* **Listed records**
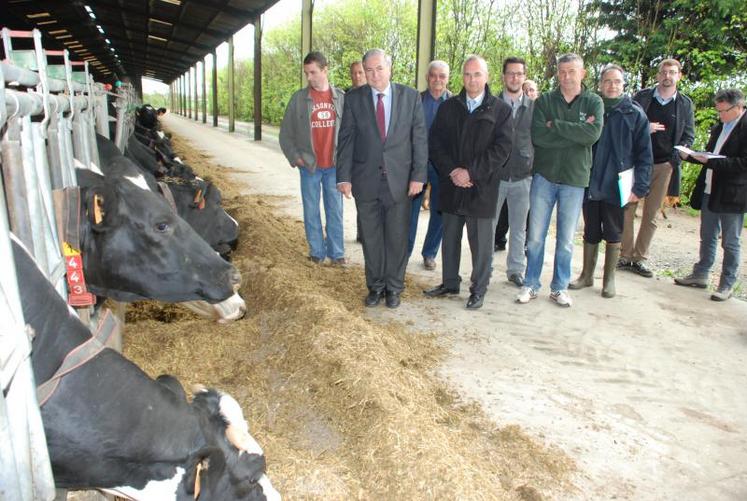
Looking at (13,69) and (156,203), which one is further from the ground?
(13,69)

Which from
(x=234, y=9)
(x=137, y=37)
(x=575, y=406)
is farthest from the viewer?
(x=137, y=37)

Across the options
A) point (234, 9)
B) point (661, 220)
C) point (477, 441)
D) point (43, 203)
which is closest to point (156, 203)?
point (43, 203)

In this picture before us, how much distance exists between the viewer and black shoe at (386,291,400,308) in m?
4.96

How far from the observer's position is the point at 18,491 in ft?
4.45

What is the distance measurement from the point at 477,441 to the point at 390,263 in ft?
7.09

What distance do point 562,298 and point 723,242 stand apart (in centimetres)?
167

==

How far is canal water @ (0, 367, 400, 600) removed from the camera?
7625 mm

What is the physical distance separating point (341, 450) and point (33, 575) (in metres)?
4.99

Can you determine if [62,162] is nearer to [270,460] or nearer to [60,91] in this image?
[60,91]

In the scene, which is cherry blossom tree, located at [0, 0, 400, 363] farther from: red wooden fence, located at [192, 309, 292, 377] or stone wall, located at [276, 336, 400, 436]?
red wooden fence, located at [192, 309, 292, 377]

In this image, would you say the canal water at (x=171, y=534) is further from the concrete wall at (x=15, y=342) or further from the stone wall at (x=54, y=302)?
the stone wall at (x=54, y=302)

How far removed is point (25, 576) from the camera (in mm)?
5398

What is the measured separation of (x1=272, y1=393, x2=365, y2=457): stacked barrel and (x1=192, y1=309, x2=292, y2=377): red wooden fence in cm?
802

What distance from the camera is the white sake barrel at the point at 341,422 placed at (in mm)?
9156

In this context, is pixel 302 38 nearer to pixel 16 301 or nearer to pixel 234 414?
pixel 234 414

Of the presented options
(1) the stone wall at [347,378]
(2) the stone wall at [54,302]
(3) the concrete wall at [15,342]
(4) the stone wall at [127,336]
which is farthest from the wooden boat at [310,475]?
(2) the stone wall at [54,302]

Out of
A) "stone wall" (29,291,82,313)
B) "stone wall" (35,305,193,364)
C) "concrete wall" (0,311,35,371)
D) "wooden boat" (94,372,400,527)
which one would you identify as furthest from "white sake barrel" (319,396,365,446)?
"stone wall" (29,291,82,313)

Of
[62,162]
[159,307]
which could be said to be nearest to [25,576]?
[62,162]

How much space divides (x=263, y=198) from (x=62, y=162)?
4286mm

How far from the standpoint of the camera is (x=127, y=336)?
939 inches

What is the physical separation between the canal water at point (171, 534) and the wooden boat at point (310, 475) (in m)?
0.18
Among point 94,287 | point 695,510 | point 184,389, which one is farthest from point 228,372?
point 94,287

* **Task objective**
Find each line in the records above that contains the word "located" and copy it out. Case counts, so only match lines that have that word with the same capital and small letters.

* **Exercise output**
In the scene, which is cherry blossom tree, located at [0, 0, 400, 363] farther from: red wooden fence, located at [192, 309, 292, 377] or stone wall, located at [276, 336, 400, 436]?
red wooden fence, located at [192, 309, 292, 377]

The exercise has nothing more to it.